VMware released a variety of great features in vSphere 6.5, including support for HA for NVIDIA GRID technology. This is great news for some of our VDI customers. Previously this function was unsupported and any outages caused considerable manual intervention.
The way GRID works is by using a hardware passthrough to the virtual desktops. This presents a problem for HA and backups because once the GRID card is presented to a VM, the VM has a one-to-one relationship with that specific piece of hardware. In other words, before, the machine could no longer snapshot or vMotion to other hosts in the cluster since it was basically married to that physical GRID card.
Learn more about how NVIDIA GRID works with VDI.
In our typical highly available VMware cluster, this caused problems.
Along with the other features and improvements to vSphere 6.5, VMware introduced a solution to this HA issue.

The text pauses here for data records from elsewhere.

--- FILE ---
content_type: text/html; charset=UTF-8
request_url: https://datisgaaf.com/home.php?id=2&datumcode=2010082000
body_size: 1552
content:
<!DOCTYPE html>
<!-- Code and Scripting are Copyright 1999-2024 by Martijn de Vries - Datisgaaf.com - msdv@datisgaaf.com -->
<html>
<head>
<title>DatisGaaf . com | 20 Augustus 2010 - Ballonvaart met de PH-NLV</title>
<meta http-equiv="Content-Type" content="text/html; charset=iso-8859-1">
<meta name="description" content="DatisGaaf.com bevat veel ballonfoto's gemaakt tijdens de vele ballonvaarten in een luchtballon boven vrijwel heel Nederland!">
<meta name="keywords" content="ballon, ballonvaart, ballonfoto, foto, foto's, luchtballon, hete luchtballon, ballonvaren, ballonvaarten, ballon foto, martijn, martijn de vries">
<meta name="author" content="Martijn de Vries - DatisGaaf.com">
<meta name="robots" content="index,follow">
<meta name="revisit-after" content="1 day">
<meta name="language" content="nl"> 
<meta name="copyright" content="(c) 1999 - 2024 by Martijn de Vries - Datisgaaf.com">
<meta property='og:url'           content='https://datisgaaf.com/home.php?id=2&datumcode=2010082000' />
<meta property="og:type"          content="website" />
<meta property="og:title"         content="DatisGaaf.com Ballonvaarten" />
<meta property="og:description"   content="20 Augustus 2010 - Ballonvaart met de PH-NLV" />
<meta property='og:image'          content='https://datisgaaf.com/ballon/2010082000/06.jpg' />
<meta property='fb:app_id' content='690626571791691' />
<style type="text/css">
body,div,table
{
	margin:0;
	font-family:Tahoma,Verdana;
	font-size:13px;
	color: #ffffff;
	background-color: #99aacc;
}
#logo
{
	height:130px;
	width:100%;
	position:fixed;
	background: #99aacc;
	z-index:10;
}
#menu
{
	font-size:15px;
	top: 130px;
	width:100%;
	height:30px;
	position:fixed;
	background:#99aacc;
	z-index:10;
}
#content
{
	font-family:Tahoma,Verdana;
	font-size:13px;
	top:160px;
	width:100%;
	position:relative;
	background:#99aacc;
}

Basically, in vSphere 6.0, it would just fail and the admin would then have to manually power those VMs back on in a different host, allowing that it had the same exact GRID hardware. This is very tedious and is a challenge in larger VDI environments, especially when uptime is a major concern.
This has been a longstanding fundamental problem with VDI – you’re putting more eggs in one proverbial basket (centralized hardware). Before, if a user’s machine had trouble, the downtime was limited to that one person. Within VDI, a server outage could impact a large portion of your users in one fell swoop.
Now, instead of just failing, vSphere now knows that it needs to attempt to vMotion those GRID-associated VMs to another host. VMware has to check first if the new host has the existing slots to fit the GRID profiles coming over, and you still need to have the exact same GRID hardware in your new host.
Fault Tolerance is basically how you keep a machine up without having to move it in the event of some kind of failure. This is achieved through real-time mirroring, so you have two complete copies of your VM in sync with each other at any given moment. When one side goes down, the other can pick up where it left off without any user disruption. vSphere has had this for a while, but it is still not supported for any type of GRID or other hardware passthrough.
Bringing hardware up to snuff to support the workloads we’ve started asking of our VDI deployments has been a difficult and incremental road for sure. Hopefully we’ll see continual improvements in integrating these robust graphic cards into the virtual desktop environments to create a more seamless experience both for the users and for management.